# Passage

What's new this week?

Catch up on last week's news here

Repository Updates

There are no updates this week. Steady as you are.

Holiday Support Cover

For those of you with a comprehensive production support contract we will be here to deal with any critical issues over the holiday period. If you get into trouble and need us, we recommend you raise your support issue through the NK support portal so that we can triage and assign one of the team.

General support cover will resume on Tuesday 4th January 2011.

ROC: State of the Union

Given a certain information problem you have two choices:

  1. buy a turn-key product, a solution that exactly satisfies your requirements, or
  2. use a framework to build a solution yourself.

When I started seriously trying to do information engineering in the mid-90's I looked hard at the standard model (turn-key or framework). Whichever way you looked, I didn't see what I wanted. Either course felt like it had built-in limits, hard edges that when I reached them would leave me exposed to innate brittleness.

In my gut, I felt like the problems that had turn-key solutions and/or frameworks were small scale instances. There was something beyond them. Something more general and more powerful.

To use a horrible clichéd metaphore: information engineering is like bridge-building.

# Dataset

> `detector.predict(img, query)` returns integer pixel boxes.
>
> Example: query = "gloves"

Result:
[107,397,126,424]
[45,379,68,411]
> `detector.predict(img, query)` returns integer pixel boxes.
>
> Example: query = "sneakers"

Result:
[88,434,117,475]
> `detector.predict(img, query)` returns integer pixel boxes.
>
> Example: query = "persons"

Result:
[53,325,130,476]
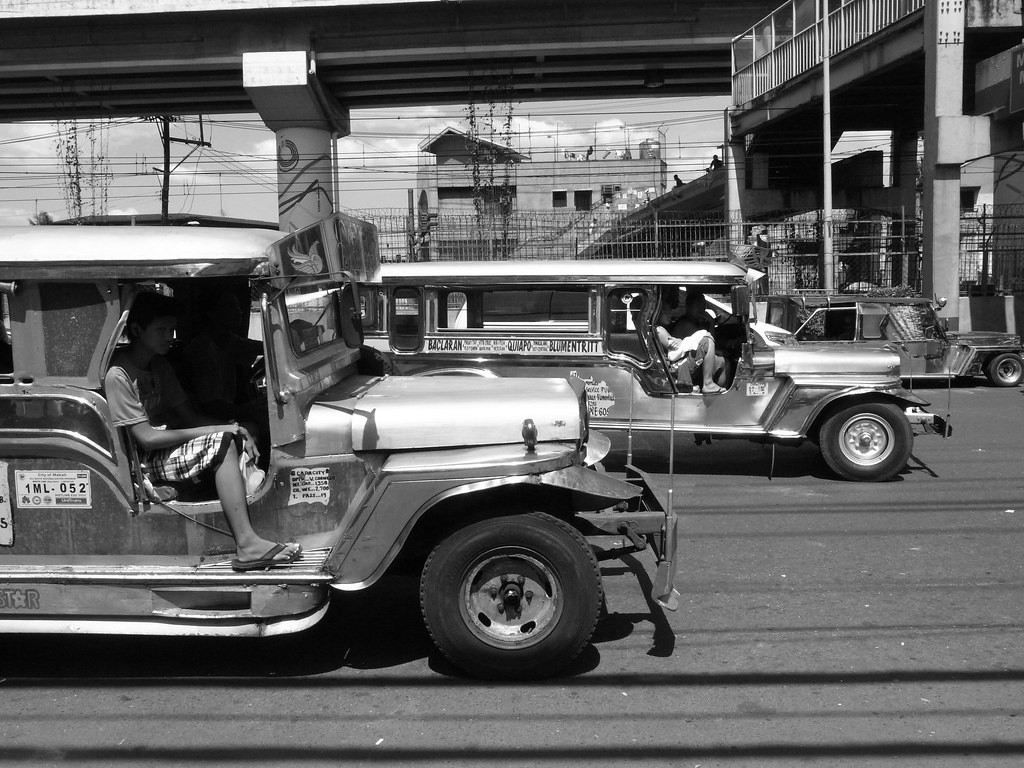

# Problem
In the weekly newsletter above, reproduce the part that opens with the words "For those of" and closes with "of the team.", copying it word for word.

# Response to this exercise
For those of you with a comprehensive production support contract we will be here to deal with any critical issues over the holiday period. If you get into trouble and need us, we recommend you raise your support issue through the NK support portal so that we can triage and assign one of the team.